Les autorités américaines et européennes ont démantelé une importante infrastructure cybercriminelle. Il s’agit de SocksEscort, un service proxy utilisé par des criminels pour masquer leur identité lors de fraudes numériques, y compris le vol de cryptomonnaies.
Le département américain de la Justice (DOJ) et Europol ont annoncé jeudi l’opération. Celle-ci s’inscrit dans le cadre d’une initiative internationale contre la cybercriminalité impliquant plusieurs pays.
Réseau mondial d’appareils piratés
Selon les chercheurs, SocksEscort exploitait un vaste réseau d’appareils piratés. Au total, au moins 369 000 routeurs et autres appareils internet auraient été infectés dans 163 pays.
Une fois ces appareils compromis, les criminels pouvaient les utiliser comme serveurs proxy. Ce type de proxy fonctionne comme un relais sur internet, dissimulant l’adresse IP réelle de l’utilisateur et compliquant ainsi la tâche des autorités pour localiser l’origine d’une cyberattaque.
Le service proxy aurait été actif depuis 2020 et utilisé pour différentes formes de cybercriminalité, notamment des fraudes bancaires et la prise de contrôle de comptes de cryptomonnaies.

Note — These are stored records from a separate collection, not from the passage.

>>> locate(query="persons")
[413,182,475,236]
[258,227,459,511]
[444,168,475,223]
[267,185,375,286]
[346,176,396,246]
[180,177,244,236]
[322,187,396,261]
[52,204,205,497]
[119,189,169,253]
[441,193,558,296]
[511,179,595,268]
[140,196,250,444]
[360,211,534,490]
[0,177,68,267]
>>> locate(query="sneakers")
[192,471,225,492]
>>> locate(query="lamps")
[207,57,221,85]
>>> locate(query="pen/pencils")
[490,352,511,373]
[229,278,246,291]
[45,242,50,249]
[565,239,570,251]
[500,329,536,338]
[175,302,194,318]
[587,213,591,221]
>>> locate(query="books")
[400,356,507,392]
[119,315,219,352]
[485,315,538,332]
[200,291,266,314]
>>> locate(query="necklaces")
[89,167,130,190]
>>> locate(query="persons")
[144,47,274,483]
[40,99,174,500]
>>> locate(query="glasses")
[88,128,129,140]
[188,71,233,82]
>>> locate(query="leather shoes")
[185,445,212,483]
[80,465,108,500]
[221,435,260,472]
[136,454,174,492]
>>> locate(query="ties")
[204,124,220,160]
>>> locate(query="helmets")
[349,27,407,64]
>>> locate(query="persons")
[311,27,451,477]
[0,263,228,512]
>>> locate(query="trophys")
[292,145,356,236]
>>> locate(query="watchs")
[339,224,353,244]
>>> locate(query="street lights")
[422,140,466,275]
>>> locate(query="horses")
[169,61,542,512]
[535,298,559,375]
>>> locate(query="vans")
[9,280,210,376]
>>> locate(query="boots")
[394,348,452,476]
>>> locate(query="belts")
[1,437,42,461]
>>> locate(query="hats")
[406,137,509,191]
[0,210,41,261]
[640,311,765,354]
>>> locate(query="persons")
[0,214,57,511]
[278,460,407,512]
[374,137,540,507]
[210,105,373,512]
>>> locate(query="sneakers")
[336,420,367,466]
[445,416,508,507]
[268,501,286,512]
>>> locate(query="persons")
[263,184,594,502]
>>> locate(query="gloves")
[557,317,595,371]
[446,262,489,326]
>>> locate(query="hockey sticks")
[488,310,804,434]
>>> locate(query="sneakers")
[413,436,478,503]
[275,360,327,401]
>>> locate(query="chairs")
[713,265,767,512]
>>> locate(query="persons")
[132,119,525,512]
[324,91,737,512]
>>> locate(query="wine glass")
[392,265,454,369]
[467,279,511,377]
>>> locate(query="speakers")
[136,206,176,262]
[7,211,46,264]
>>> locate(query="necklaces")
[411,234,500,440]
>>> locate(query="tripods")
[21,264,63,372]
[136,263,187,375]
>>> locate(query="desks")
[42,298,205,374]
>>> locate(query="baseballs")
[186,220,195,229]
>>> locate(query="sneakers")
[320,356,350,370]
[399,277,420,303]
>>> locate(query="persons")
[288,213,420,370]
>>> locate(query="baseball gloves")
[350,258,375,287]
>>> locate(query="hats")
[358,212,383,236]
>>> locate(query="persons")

Dans un cas décrit par les procureurs, une victime à New York a perdu environ 1 million de dollars en cryptomonnaies après que des criminels ont accédé à son compte.
Serveurs hors ligne et millions de cryptos gelés
Au cours de l’opération internationale, les autorités ont désactivé plusieurs composants du réseau. En tout, 34 noms de domaine ont été saisis et environ deux douzaines de serveurs ont été mis hors ligne dans sept pays.
De plus, les forces de l’ordre ont gelé environ 3,5 millions de dollars en cryptomonnaies liés à l’opération.
D’après Europol, les utilisateurs pouvaient accéder à SocksEscort via une plateforme de paiement spécialisée, permettant aux criminels d’acheter anonymement le service proxy avec des cryptomonnaies.
Les chercheurs estiment que la plateforme a généré au moins 5 millions d’euros de revenus depuis sa création.
Coopération internationale contre la cybercriminalité
Selon la directrice d’Europol, Catherine De Bolle, des services proxy comme SocksEscort jouent un rôle crucial dans l’infrastructure numérique des cybercriminels.
Elle affirme que ces services aident les criminels à mener des attaques, à diffuser du contenu illégal et à échapper à la détection.
D’après De Bolle, l’opération démontre l’importance de la coopération internationale dans la lutte contre la cybercriminalité. Lorsque les chercheurs partagent des informations à l’échelle mondiale, l’infrastructure derrière la cybercriminalité peut être mieux identifiée et démantelée.
Implication de forces de l’ordre de plusieurs pays
Des services de police d’Autriche, de France, des Pays-Bas, d’Allemagne, de Hongrie, de Roumanie et des États-Unis ont participé à l’opération.
Aux États-Unis, des agences comme le bureau du FBI à Sacramento, le Service d’enquête criminelle de la défense du ministère américain de la Défense et l’IRS Criminal Investigation ont été impliquées dans l’enquête.
Europol et Eurojust ont soutenu la coopération internationale et aidé à coordonner l’opération.
Des organisations privées ont également joué un rôle. Black Lotus Labs, le département d’analyse des menaces de la société de télécommunications Lumen Technologies, et l’organisation à but non lucratif Shadowserver Foundation ont fourni des informations techniques cruciales au cours de l’enquête.
Utilisation de malware pour pirater des appareils
Selon le site de cybersécurité The Hacker News, SocksEscort utilisait un malware nommé AVrecon. Ce logiciel permettait d’infecter et de contrôler à distance les routeurs et autres appareils connectés à internet.
Les détails de ce malware ont été rendus publics en juillet 2023 par les chercheurs de Black Lotus Labs.
Le démantèlement de SocksEscort est considéré comme une étape significative dans la lutte contre la cybercriminalité, car ces réseaux proxy sont souvent utilisés pour mener des fraudes, des piratages et d’autres délits numériques.